Cost-efficiency is the most pressing issue. We must make our routes more profitable because many new, bigger competitors are entering the business attracted to the segment because distribution in the pharmaceutical sector is one of the best remunerated. However, for a company like Majicarga it is difficult to compete against fleets of thousands of units and the entrance of these new competitors. The prices we must offer are much lower than three years ago. Businesses must find sustainable strategies that help growing companies maintain or even further develop so as not to be bought out or absorbed by larger ones. Insecurity is another significant challenge. Although we have a sophisticated monitoring system, the existent technology is limited. No distributor or technology company in the security market can fully guarantee that a unit carrying a client’s product will not get lost or robbed.

José Eric Delgado

José Eric Delgado

Director General
Sicamsa

The main problem is the lack of logistics regulation for the transportation of laboratory samples and other types of materials. Those in charge of shipments are often unaware of the logistical intricacies involved and delivery companies can be blamed for any problems. We are addressing this by providing more training for our staff and we have established certain internal rules.

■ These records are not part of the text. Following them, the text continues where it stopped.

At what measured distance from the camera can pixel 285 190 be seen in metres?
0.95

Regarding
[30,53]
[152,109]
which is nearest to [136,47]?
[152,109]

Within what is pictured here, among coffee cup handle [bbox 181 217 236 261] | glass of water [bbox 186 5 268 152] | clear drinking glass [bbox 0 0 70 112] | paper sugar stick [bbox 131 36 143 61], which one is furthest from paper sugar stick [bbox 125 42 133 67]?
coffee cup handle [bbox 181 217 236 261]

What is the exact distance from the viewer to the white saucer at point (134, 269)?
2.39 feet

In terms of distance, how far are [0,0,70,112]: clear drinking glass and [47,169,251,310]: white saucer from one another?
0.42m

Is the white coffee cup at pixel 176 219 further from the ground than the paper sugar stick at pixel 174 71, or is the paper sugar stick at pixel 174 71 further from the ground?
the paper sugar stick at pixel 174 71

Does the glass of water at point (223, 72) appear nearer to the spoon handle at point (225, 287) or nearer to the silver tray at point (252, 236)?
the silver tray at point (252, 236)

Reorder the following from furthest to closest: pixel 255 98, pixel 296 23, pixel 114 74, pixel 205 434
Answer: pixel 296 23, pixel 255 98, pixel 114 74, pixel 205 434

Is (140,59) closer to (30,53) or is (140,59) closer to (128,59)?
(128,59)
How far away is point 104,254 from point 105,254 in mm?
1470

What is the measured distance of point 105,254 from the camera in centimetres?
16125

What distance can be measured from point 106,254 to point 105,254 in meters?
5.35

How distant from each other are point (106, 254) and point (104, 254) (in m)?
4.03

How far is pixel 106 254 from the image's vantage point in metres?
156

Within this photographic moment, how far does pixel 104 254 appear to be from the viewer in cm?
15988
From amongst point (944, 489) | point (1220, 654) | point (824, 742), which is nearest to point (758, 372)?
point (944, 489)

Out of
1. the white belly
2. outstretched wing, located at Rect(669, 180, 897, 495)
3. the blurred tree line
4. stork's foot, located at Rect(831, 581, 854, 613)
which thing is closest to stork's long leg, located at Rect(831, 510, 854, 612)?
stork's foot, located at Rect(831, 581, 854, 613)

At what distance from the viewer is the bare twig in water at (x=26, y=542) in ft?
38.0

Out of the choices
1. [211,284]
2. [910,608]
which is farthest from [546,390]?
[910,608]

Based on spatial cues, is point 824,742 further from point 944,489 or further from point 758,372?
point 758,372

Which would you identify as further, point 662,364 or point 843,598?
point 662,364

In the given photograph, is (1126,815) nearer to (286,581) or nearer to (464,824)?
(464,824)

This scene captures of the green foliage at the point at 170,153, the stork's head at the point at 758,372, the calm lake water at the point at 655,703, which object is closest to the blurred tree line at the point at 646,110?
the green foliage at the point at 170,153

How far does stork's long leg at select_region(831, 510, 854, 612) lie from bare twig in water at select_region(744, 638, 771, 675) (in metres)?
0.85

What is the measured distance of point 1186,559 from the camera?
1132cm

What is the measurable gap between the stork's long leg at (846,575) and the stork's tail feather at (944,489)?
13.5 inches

For example, if the container provided by our client to transport a sample is inappropriate, we would reject the order or use one of our available containers. Even though a value cannot be placed on samples, an inappropriate protocol can translate to a loss of millions of dollars for clinical laboratories. The samples we transport can be essential to a patient’s health so our mission is to deliver it in the right way and as quickly as possible.

Rafael Figueroa

Rafael Figueroa

Director General
Aeroméxico Cargo

Due to quality and security concerns with land transportation services, the industry has increased the volume of pharma products transported by air. We have been offering specialized services for the domestic market for the last three years and our market penetration has grown over 100 percent each year. Today, we transport around 12,000 tons of pharma products every year, which represents 90 percent of the domestic air pharma market. Our biggest strength is Aeroméxico’s security processes, which make us the most secure airline to fly with. We have invested a lot of resources over the past three years to make sure that 100 percent of our cargo is screened and sterile, which makes us the preferred carrier for most agencies.